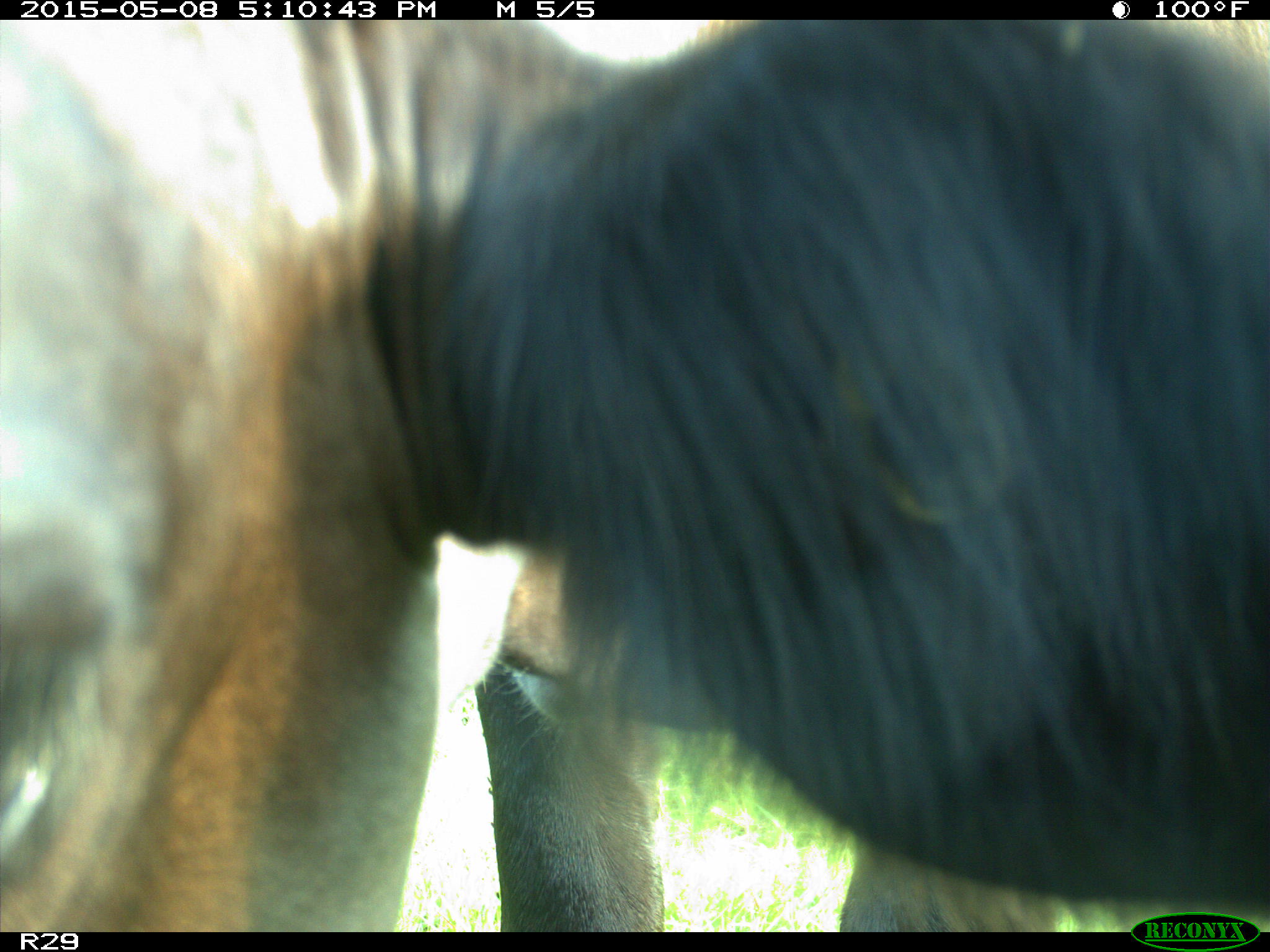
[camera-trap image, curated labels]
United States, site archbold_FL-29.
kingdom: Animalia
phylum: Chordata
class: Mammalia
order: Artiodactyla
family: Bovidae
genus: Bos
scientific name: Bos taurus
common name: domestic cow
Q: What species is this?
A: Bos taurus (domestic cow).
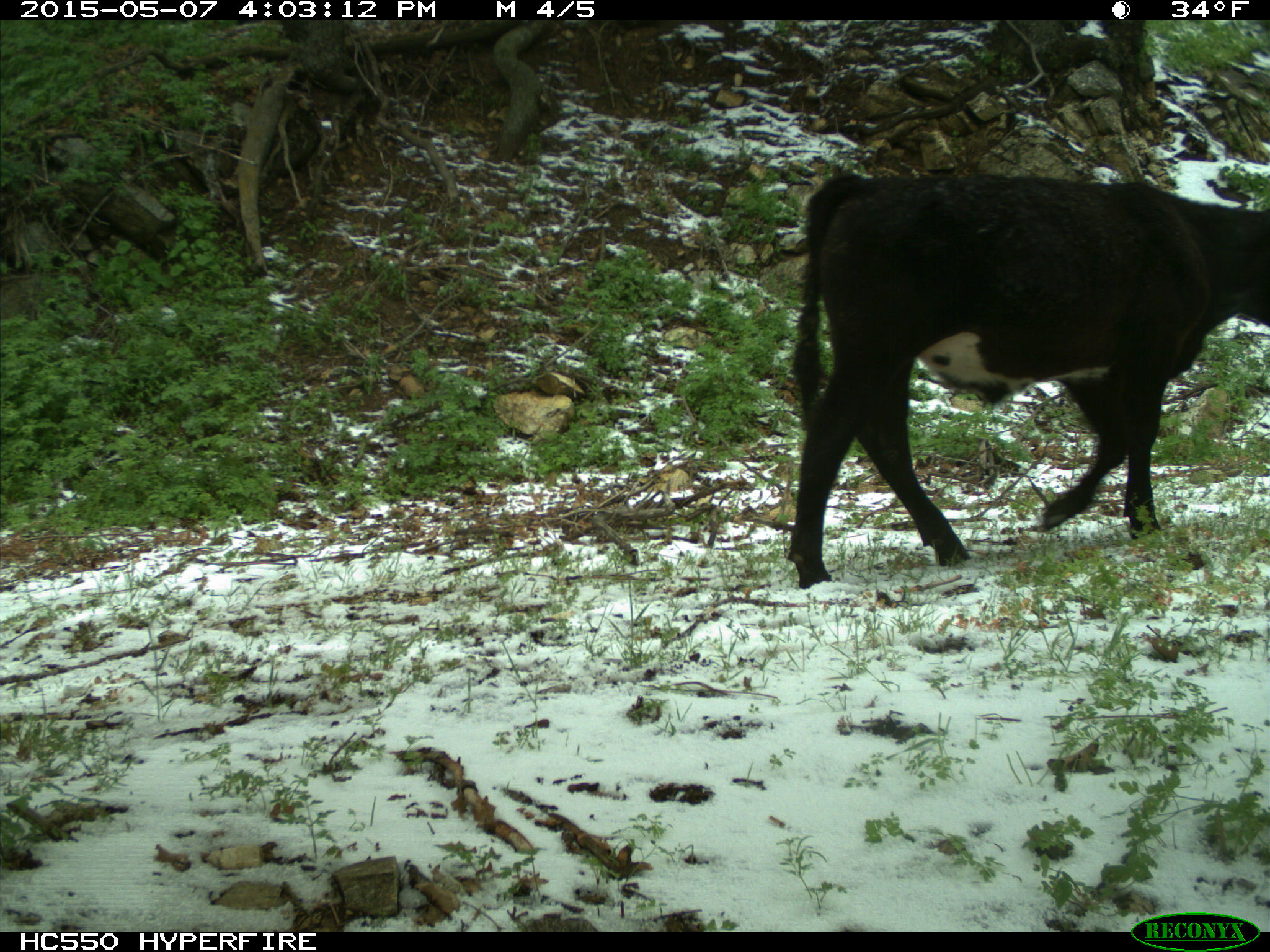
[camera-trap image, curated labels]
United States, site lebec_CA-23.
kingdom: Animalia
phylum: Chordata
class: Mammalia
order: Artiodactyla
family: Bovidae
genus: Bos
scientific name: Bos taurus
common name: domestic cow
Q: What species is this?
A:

TASK TO COMPLETE. Check each line of the entries above for the string "States", and return those that contain it.

EXERCISE RESPONSE.
United States, site archbold_FL-29.
United States, site lebec_CA-23.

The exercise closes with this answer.